Y aquí entra en juego Tom Kremer. Emprendedor y diseñador de juegos de origen húngaro. Quién, tras ver el cubo de Rubik en la feria de juguetes de 1979 en Nuremberg decidió obtener la licencia para comercializarlo en el resto del mundo. Y así es como Ideal Toy Company se hizo con los derechos para vender el «Cubo Mágico», ahora renombrado como «Cubo de Rubik».

En tan solo tres años, se habían vendido mas de 300 millones de cubos. Según el mismo Tom Kremer, su éxito se debe a que este puzzle es capaz de «desafiarte con su simplicidad». Aunque fue víctima de su propio éxito, y un tiempo después se amontonaban grandes cantidades de estos cubos en las estanterías de los almacenes. Se estima que, desde su puesta a la venta, se han podido vender mas de 400 millones de cubos Rubik. En la actualidad existen multitud de competiciones en las que se trata de resolver en el menor tiempo posible, como las organizadas en España por la AECR (Asociación Española del Cubo de Rubik).

La magia de este famoso cubo se esconde en que, cuando lo ves desordenado, no necesitas instrucciones para averiguar que es lo que tienes que hacer. No obstante, pocos son capaces de resolverlo sin seguir instrucciones. Y esta simpleza ha hecho que surjan gran cantidad de rompecabezas basados en la misma idea: desordenar sus caras y intentar volverlo al estado inicial.

 

Como funciona un cubo Rubik por dentro

¿Alguna vez te has preguntado como se construyen los cubos de Rubik? Apuesto a que si. Y es totalmente normal, su construcción no es para nada fácil de imaginar. Pero no hace falta que desmontes el tuyo, lo hemos hecho por ti. Así que vamos a ver como se construye el cubo mágico!

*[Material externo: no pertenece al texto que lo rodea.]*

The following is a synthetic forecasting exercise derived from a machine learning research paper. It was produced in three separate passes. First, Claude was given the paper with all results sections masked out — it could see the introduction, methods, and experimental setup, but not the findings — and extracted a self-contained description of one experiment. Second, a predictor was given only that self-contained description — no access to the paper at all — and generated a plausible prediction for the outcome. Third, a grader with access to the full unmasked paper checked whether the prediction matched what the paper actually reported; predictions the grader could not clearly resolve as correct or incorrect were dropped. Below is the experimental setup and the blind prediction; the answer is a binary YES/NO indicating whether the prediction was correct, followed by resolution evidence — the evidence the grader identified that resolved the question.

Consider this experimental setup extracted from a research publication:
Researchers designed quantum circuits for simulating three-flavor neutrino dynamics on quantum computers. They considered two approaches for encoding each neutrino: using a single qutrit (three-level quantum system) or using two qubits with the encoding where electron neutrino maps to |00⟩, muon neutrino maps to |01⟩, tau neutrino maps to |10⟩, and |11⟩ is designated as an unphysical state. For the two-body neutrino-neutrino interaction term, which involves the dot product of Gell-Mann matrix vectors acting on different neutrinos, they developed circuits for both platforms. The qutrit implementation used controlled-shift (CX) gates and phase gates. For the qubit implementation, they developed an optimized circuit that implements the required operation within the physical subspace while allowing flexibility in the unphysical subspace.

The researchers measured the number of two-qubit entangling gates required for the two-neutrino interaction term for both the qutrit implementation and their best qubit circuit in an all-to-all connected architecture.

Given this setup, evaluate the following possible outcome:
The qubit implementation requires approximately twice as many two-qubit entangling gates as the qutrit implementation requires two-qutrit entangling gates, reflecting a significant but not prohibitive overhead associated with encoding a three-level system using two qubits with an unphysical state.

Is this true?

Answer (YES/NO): NO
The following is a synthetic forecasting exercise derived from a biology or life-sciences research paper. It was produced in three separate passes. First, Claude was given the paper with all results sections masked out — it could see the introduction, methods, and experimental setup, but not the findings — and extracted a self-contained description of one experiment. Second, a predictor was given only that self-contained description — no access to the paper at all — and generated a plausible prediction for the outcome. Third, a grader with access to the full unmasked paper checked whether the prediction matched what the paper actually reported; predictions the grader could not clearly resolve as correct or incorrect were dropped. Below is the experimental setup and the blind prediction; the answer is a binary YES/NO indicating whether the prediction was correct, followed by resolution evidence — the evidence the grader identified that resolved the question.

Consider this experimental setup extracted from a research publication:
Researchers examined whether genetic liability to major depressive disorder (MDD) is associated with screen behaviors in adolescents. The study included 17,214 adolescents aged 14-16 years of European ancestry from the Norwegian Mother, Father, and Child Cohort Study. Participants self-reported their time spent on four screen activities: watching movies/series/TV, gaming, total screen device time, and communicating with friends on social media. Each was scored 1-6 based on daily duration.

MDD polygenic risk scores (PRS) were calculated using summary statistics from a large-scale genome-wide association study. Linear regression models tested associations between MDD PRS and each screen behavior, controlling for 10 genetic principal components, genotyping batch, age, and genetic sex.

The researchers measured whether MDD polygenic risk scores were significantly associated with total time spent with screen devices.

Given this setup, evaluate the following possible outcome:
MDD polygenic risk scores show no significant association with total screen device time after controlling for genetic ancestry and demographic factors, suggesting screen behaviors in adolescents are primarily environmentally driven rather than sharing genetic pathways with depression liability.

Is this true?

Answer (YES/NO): NO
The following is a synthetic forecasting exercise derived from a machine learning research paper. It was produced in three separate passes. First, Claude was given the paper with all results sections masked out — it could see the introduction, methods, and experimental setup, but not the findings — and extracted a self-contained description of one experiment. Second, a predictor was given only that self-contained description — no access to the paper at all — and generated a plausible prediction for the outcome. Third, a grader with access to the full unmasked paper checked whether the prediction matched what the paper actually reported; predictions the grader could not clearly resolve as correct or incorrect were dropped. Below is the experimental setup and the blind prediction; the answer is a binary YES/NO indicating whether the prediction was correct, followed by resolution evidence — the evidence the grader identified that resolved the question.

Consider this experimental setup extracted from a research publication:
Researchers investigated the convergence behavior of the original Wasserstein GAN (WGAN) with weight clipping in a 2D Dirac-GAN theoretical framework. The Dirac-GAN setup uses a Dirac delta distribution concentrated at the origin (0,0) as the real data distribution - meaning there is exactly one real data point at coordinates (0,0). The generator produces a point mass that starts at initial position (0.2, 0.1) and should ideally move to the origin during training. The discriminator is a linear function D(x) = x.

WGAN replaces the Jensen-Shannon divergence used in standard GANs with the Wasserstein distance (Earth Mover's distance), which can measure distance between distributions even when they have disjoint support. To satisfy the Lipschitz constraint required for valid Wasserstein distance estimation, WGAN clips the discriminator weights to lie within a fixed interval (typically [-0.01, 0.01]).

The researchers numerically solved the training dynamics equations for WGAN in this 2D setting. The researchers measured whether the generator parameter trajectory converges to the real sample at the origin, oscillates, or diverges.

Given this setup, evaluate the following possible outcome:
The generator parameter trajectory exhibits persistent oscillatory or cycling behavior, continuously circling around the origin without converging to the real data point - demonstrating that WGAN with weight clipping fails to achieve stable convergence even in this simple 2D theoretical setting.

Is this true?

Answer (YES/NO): YES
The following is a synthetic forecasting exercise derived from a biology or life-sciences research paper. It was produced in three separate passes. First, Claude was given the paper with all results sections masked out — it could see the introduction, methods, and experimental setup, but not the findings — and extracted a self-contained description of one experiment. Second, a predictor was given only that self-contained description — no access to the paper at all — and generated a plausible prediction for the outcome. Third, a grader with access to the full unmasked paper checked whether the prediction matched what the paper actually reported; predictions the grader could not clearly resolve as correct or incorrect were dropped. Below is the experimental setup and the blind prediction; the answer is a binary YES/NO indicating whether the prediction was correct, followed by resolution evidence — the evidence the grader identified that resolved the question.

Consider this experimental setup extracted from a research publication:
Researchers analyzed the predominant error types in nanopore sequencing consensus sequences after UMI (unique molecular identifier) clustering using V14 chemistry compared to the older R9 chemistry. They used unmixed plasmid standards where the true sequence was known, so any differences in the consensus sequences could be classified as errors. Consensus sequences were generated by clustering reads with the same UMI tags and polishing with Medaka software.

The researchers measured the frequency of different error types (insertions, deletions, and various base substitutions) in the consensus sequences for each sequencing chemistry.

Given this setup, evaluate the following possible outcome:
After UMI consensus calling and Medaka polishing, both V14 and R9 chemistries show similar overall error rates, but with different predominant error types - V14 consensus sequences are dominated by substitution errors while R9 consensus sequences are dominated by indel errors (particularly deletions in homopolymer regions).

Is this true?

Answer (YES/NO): NO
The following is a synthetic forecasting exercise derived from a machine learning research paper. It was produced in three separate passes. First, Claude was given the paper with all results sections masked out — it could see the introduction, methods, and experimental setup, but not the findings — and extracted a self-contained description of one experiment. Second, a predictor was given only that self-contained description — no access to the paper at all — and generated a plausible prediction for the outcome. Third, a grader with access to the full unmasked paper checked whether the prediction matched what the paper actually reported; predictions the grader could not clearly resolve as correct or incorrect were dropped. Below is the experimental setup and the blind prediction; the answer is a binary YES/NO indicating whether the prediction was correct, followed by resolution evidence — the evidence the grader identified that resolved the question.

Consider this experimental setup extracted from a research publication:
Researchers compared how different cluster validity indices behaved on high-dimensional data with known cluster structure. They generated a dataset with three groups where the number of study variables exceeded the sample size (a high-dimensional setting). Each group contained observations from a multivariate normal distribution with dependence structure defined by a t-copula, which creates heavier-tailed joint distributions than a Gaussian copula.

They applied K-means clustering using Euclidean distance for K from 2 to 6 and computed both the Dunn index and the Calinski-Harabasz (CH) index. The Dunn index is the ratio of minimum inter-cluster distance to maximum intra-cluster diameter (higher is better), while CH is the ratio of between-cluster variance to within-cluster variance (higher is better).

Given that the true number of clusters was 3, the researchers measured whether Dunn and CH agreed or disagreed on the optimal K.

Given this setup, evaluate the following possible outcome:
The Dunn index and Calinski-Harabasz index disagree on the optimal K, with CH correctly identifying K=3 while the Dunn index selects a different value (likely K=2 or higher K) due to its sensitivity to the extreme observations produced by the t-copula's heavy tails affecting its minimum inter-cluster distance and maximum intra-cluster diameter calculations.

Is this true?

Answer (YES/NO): YES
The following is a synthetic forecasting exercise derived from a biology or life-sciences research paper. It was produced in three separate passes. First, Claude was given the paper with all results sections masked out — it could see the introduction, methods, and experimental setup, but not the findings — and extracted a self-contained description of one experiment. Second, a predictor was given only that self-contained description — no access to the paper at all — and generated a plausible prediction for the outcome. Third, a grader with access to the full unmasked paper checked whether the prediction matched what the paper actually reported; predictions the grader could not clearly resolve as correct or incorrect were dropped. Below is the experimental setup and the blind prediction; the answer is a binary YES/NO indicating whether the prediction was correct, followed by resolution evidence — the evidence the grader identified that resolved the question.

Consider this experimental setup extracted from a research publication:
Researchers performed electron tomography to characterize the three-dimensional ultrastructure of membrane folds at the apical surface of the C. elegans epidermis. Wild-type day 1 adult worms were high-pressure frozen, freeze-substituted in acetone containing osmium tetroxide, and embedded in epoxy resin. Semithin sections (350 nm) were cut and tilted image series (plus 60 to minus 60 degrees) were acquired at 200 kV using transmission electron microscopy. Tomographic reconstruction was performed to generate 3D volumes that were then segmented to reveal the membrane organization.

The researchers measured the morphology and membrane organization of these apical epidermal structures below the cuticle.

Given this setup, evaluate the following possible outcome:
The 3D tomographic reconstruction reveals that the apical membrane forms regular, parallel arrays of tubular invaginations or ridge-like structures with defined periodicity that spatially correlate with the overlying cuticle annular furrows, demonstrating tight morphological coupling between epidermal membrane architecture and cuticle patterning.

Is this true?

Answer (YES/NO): NO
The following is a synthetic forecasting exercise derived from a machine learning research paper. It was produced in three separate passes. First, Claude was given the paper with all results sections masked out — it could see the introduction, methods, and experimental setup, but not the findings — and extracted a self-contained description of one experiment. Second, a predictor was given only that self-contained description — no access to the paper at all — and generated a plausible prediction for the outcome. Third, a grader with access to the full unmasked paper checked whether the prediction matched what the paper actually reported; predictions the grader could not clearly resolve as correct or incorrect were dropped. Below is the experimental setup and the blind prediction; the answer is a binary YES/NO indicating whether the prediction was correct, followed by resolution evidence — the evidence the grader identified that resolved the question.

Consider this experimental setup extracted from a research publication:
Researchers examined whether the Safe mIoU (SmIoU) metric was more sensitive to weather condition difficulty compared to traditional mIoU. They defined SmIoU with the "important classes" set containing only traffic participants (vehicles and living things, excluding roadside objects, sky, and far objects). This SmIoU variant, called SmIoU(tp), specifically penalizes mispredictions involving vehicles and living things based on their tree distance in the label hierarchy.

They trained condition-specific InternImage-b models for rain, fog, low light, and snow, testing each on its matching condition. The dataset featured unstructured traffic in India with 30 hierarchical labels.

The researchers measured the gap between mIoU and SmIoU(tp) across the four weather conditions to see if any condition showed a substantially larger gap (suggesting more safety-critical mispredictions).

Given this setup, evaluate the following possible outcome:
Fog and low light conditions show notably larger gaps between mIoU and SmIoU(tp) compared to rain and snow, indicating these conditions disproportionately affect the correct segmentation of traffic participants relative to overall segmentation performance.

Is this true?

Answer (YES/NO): NO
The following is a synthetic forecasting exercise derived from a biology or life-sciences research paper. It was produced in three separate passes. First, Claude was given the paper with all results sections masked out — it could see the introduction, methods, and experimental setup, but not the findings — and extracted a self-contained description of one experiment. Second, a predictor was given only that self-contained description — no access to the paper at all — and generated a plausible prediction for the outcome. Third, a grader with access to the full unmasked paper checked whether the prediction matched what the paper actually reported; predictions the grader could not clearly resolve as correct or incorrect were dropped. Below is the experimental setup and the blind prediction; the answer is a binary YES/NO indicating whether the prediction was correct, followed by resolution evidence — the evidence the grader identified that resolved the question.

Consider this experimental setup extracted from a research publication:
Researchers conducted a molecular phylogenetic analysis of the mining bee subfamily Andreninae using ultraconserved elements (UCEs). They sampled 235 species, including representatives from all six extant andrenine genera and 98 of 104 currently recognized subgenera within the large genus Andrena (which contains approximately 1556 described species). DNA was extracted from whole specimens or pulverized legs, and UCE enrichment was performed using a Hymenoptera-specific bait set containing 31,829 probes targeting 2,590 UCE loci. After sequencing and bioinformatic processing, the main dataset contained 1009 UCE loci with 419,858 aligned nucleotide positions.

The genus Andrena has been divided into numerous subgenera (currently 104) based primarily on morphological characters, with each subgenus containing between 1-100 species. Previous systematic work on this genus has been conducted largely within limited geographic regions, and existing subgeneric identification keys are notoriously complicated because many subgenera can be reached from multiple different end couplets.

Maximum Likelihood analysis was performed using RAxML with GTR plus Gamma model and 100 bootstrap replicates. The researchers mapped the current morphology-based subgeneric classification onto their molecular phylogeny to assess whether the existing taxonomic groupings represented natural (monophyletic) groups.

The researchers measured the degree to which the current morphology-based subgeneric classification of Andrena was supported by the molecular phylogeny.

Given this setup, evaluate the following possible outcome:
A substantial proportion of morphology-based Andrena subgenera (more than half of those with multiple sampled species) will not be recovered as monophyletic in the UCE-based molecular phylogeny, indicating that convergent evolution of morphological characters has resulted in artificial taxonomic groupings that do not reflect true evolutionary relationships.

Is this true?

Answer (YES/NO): YES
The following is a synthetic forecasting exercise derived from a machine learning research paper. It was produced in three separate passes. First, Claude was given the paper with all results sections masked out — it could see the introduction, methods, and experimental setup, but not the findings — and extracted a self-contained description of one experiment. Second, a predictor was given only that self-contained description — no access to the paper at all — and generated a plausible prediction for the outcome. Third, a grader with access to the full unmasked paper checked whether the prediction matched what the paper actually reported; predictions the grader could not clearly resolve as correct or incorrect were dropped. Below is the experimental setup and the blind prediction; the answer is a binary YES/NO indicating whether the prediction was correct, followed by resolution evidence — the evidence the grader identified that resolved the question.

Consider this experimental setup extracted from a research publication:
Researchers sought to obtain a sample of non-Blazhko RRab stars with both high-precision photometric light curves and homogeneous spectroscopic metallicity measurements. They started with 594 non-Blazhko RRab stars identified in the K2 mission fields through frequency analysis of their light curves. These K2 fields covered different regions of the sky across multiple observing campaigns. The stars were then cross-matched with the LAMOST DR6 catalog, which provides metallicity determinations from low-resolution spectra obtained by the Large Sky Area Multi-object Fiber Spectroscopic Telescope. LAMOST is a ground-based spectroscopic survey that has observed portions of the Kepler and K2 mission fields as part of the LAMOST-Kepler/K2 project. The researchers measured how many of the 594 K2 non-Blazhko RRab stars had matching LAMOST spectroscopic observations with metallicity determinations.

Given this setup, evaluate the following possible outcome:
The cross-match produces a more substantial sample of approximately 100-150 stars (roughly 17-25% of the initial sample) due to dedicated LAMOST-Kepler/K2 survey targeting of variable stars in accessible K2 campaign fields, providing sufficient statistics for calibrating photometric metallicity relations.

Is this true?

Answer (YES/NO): NO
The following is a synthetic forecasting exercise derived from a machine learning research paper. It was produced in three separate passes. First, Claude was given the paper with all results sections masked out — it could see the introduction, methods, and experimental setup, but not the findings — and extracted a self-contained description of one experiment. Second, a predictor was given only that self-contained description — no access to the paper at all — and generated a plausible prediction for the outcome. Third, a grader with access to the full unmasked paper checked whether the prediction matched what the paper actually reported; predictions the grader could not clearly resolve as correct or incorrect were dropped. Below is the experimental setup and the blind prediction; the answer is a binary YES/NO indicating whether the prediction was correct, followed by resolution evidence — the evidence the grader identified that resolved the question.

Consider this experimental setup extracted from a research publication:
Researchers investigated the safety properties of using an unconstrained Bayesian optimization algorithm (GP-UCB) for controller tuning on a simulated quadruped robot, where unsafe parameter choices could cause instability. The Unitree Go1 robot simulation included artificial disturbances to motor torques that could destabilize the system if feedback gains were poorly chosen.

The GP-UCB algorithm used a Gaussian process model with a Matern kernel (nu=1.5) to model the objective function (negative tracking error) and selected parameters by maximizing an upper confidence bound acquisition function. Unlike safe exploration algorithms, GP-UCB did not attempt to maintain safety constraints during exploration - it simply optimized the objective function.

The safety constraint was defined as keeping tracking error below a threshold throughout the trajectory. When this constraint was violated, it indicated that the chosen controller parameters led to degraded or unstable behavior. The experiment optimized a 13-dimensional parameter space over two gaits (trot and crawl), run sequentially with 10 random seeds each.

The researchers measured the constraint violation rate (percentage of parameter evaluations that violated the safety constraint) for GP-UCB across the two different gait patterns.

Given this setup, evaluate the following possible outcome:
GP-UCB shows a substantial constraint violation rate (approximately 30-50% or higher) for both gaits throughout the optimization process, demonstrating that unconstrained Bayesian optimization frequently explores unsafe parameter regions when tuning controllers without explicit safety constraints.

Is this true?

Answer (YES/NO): NO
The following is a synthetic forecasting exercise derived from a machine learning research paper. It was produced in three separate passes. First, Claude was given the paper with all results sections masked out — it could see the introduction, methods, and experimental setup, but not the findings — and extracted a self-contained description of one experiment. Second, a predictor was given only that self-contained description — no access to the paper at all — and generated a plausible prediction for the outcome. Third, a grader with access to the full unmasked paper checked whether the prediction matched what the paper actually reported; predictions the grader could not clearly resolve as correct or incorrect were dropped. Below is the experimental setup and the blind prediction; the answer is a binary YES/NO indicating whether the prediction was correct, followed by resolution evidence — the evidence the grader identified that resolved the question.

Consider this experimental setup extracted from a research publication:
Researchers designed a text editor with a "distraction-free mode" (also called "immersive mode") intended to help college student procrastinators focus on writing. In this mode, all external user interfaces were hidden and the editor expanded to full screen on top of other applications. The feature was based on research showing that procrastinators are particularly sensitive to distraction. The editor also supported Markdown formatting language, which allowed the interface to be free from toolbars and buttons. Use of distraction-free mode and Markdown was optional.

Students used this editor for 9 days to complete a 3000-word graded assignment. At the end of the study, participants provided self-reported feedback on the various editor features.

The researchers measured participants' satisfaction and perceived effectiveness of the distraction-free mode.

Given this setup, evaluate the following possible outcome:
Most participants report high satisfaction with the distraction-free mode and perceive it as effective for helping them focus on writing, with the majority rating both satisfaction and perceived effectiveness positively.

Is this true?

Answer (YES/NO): NO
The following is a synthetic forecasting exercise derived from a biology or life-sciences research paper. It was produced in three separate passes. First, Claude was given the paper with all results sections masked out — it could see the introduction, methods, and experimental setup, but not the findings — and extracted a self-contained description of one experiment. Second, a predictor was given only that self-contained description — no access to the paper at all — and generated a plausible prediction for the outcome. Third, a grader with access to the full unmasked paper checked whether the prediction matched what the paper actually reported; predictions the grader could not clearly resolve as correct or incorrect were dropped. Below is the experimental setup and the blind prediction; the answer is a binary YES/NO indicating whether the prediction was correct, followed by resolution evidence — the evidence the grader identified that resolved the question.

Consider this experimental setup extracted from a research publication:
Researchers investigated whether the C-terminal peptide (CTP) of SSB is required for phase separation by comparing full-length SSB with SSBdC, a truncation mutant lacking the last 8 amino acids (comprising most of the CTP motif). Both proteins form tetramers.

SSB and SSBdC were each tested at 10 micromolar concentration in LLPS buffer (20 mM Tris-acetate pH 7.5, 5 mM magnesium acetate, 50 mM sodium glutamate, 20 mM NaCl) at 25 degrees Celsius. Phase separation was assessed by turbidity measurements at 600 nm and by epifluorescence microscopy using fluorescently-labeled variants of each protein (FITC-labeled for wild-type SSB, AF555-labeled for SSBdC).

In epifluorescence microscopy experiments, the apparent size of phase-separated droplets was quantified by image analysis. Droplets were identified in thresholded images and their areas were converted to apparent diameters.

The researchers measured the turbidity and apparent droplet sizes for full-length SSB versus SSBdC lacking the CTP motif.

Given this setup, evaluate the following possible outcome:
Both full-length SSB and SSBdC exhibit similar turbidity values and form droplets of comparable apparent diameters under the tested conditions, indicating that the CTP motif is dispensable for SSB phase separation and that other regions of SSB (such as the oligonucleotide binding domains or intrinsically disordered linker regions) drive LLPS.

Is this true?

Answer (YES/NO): NO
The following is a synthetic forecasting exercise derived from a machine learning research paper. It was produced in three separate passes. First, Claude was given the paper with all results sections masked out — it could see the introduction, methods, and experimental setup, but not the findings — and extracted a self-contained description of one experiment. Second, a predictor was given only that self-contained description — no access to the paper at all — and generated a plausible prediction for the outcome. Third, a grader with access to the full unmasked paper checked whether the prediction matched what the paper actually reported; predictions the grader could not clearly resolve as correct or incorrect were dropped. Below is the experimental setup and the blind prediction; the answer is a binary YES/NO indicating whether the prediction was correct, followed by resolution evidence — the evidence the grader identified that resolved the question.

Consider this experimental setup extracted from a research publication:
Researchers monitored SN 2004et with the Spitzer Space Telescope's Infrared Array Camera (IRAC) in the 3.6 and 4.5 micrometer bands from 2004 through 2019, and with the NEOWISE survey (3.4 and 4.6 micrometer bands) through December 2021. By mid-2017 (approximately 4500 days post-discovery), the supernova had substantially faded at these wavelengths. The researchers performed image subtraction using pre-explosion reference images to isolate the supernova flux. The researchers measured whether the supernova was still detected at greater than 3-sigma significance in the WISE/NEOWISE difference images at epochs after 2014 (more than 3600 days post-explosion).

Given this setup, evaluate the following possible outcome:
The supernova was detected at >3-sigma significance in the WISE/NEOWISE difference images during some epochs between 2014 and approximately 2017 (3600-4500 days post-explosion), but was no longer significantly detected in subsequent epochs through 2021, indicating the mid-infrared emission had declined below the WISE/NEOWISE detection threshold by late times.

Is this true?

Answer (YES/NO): NO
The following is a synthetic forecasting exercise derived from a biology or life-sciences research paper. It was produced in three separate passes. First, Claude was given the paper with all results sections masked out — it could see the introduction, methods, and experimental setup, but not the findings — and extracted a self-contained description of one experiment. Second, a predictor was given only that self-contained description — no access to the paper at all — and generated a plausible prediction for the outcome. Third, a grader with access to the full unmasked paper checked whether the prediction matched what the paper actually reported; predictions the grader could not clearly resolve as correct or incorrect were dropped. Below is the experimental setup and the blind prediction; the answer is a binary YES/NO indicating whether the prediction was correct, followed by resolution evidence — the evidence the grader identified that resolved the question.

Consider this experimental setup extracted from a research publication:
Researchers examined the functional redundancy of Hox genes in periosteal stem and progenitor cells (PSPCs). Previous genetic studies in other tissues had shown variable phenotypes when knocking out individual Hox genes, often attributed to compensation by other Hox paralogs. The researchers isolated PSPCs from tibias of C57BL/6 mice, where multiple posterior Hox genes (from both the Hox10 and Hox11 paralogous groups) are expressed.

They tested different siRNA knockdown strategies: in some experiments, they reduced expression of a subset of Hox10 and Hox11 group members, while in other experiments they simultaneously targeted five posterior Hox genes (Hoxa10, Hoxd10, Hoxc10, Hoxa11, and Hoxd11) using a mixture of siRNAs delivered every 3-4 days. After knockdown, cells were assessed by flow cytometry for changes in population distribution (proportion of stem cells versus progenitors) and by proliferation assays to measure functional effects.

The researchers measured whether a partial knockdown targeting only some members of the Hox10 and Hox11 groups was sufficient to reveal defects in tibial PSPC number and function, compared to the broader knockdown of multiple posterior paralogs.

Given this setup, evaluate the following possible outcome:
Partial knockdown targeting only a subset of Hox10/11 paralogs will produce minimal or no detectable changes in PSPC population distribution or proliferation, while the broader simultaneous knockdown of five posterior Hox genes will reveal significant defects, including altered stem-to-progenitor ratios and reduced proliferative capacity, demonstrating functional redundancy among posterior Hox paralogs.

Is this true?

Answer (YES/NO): YES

El famoso cubo Rubik se compone de solo tres tipos de piezas vistas. Por una lado están las piezas centrales, solo vistas por una cara. Hay seis de ellas, una de cada color. Por otro lado están las piezas que conforman las aristas del cubo. Cada una de las doce piezas-arista tiene dos caras externas, siempre de colores distintos. Y, por último, se tienen las ocho piezas situadas en los vértices. Estas piezas-vértice tienen tres caras vistas, pintadas del color de las caras a las que pertenecen.

Justo en el centro del cubo encontramos una cruceta. Podríamos decir que es la piezas más importante del cubo. Sirve para mantener las piezas centrales unidas y en su sitio, permitiendo solamente su giro. Generalmente, las piezas centrales de las caras van introducidas a presión en los vástagos de la cruceta. Sin embargo, en los cubos de mayor calidad, las piezas centrales se pueden destapar, dando acceso a un tornillo. Y, apretando o desapretando este tornillo se ajusta la resistencia que opone el cubo a los movimientos.

Rubik ideó las piezas externas de su cubo de forma que, pese a la forma de cubo exterior, dejan una cavidad esférica en el interior. A lo largo de esta superficie interior deslizan una serie de apéndices de las piezas que conforman las arístas y los vértices del cubo. Siendo las piezas centrales las que ejercen la presión hacia el interior, manteniendo el conjunto unido, pero dejando el suficiente juego para que ocurra la magia. Y es así como las caras del cubo Rubik pueden girar con libertad y sin que se desmonten las piezas.

Y, si al leerlo te apetece probar a desmontar el tuyo, recuerda ensamblarlo ya resuelto. Si no, no te aseguramos que puedas volver a resolverlo.

 

Algunos cálculos astronómicos sobre el cubo de Rubik

Aunque a simple vista parezca un rompecabezas sencillote, el cubo de Rubik puede presentarse hasta en 43.252.003.274.489.856.000 (43 trillones) posiciones o combinaciones distintas.

Esto implica que en caso de poder hacer 10 movimientos por segundo. Emplearíamos unos 137.151 millones de años en pasar por todas ellas. Teniendo en cuenta que la edad del sistema Solar y de la Tierra se estima en 4.470 millones de años. Un observador externo podría ver como se forma un sistema planetario como el nuestro, desde sus inicios hasta que evolucione la raza humana y sea capaz de aprovechar la energía nuclear, 30 veces!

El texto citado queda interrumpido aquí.